My entire purpose in writing books, blogs and articles, and in speaking, is to avoid contention and make peace by giving people as much information as I can so they can make informed decisions.
For example, I’ve provided a simple decision tree for people to use to help them decide which geography makes sense to them. You can see it here:
I’m perfectly fine with whatever conclusions people reach after going through the analysis.
But the prevailing approach among Mesoamerican activists is to suppress information and prevent people from being able to make fully informed choices. This is why BYU Studies, the Interpreter, Book of Mormon Central, BMAF, FairMormon and the rest of the citation cartel will never give readers access to a fair comparison of the different theories.
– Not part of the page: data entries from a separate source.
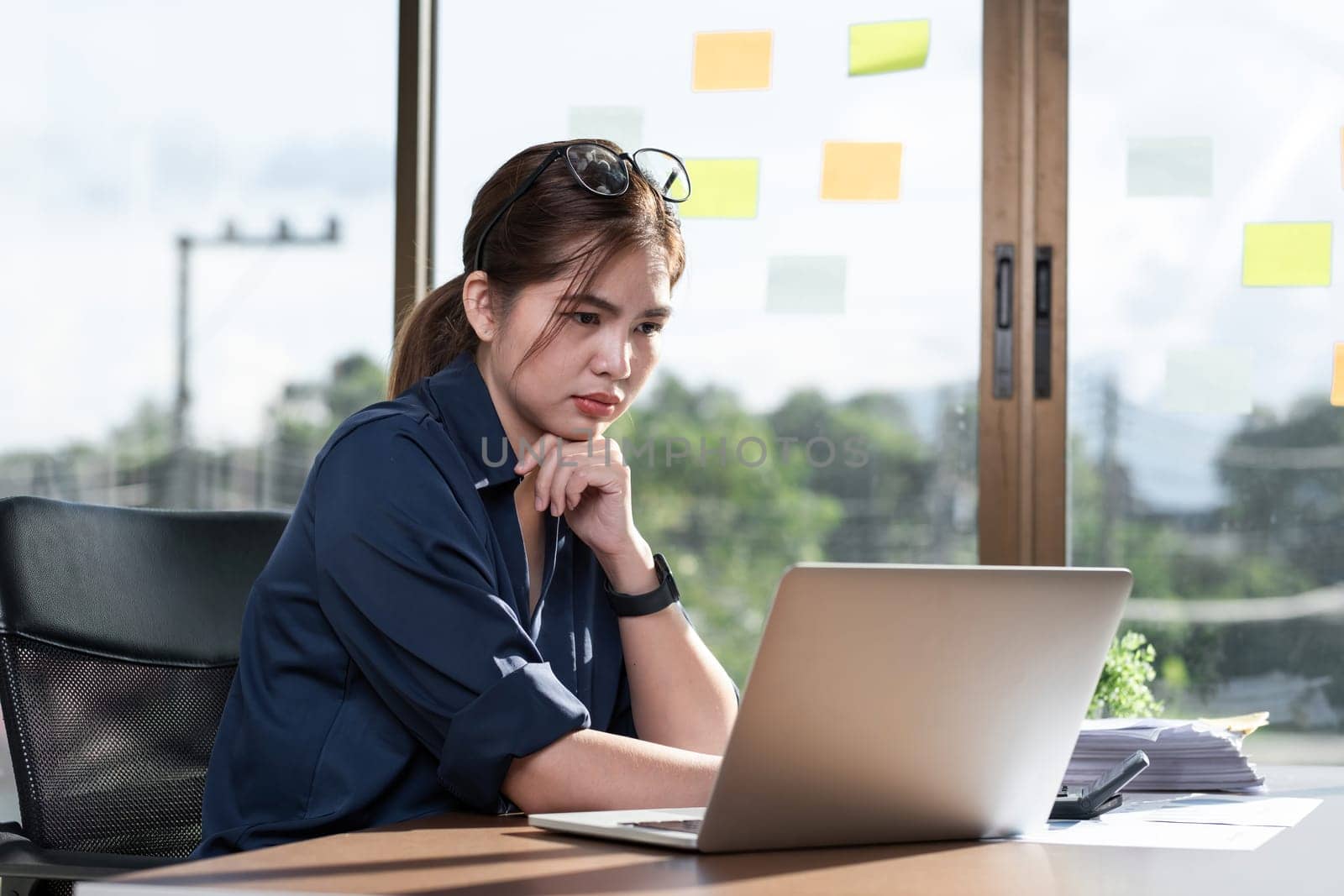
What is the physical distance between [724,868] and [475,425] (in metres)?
0.61

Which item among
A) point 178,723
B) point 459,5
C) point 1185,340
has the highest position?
point 459,5

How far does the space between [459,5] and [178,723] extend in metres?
1.43

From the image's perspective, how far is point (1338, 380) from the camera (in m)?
2.11

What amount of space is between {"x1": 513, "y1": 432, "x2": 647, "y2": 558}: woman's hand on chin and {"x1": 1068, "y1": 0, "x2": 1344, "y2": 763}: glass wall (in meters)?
1.05

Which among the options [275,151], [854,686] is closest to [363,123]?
[275,151]

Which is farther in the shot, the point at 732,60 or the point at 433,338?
the point at 732,60

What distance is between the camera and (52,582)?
4.54 ft

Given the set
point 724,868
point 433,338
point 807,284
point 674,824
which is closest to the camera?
point 724,868

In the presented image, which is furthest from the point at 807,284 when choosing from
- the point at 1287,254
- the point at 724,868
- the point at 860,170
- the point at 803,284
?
the point at 724,868

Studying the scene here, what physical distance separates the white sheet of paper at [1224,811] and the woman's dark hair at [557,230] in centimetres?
65

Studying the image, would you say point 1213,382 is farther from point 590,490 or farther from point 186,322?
point 186,322

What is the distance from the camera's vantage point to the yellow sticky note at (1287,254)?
6.95 ft

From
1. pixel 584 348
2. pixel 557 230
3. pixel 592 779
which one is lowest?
pixel 592 779

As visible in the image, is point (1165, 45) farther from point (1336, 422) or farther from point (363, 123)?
point (363, 123)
I strongly disagree with the approach of the citation cartel precisely because it leads to contention.
Am I being contentious when I point this out? Some apparently think so. But in my view, it’s the opposite of contention to encourage full disclosure and fully informed choices.
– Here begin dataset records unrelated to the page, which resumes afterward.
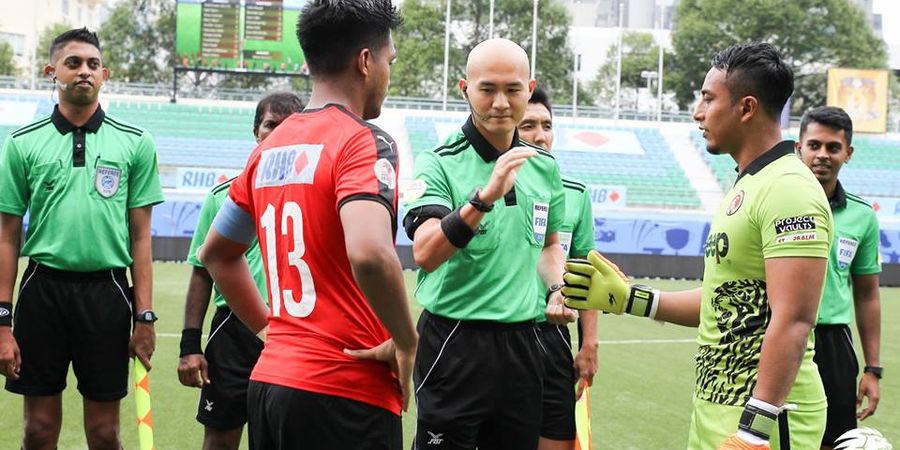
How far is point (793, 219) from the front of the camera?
322 cm

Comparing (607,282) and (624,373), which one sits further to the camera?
(624,373)

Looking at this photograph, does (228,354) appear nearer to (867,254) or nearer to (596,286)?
(596,286)

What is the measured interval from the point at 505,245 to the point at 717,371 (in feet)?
3.47

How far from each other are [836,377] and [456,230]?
2.61 meters

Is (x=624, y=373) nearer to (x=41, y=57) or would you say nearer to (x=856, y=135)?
(x=856, y=135)

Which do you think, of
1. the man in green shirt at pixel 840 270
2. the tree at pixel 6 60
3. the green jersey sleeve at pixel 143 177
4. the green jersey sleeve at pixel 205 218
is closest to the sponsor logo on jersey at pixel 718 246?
the man in green shirt at pixel 840 270

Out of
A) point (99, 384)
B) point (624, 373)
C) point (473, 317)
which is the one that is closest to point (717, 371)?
point (473, 317)

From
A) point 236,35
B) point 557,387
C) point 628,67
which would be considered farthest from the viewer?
point 628,67

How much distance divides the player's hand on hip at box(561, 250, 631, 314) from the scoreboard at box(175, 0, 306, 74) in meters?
31.6

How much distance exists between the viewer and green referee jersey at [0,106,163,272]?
209 inches

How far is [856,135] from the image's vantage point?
4531 cm

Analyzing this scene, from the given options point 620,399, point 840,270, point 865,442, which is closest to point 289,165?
point 865,442

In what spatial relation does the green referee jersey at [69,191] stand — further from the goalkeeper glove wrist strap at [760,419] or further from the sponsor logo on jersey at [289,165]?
the goalkeeper glove wrist strap at [760,419]

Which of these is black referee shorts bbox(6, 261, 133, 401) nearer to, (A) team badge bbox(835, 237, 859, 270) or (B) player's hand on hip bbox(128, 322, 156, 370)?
(B) player's hand on hip bbox(128, 322, 156, 370)
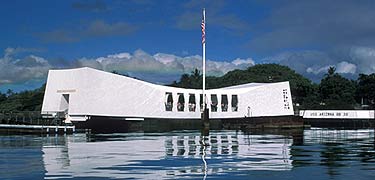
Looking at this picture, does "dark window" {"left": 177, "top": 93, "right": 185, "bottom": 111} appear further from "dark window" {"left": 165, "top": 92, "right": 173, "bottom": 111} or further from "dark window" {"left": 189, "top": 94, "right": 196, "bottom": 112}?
"dark window" {"left": 165, "top": 92, "right": 173, "bottom": 111}

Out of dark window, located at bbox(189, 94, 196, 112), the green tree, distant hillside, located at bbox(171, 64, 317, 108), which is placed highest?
distant hillside, located at bbox(171, 64, 317, 108)

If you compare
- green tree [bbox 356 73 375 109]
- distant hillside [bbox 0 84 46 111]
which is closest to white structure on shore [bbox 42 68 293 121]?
distant hillside [bbox 0 84 46 111]

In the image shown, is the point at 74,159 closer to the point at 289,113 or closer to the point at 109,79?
the point at 109,79

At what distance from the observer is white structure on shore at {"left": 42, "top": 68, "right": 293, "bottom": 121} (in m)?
72.2

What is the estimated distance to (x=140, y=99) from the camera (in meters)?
78.8

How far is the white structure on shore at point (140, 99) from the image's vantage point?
72250 mm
In the interest of full disclosure, I also posted a chart of relevant facts with which people can agree or disagree. It’s here:
So far as I know, it remains the most comprehensive and fair collection of relevant facts. If anyone knows of a better one, let me know.
For too long, LDS scholars and educators who promote the Mesoamerican setting have suppressed Letter VII and its context. They don’t want people to even know about it. Then, when people do find out about Letter VII, these advocates don’t want people to believe it.
I’ve discussed their reasoning here:
If people choose to reject Letter VII, that’s fine with me. At least, once they’ve read it, they are making informed decisions.
For me, the question of Book of Mormon geography boils down to one central question:
Is Cumorah in New York, as Joseph Smith and Oliver Cowdery taught?
1. If it is, then we can discuss where the rest of the events took place, using the New York Cumorah as a pin in the map. This can range from New York state to the entire western hemisphere.
2. If it is not (if Cumorah is not in New York) then IMO it doesn’t really matter where it is. Once you accept the premise of the two-Cumorahs theory–i.e., that Joseph and Oliver were ignorant speculators who deceived the Church–does it really make a difference what you believe about what they said?
As I’ve said all along, if people want to reject Letter VII, that’s fine with me. But let’s not prevent people from even knowing about Letter VII.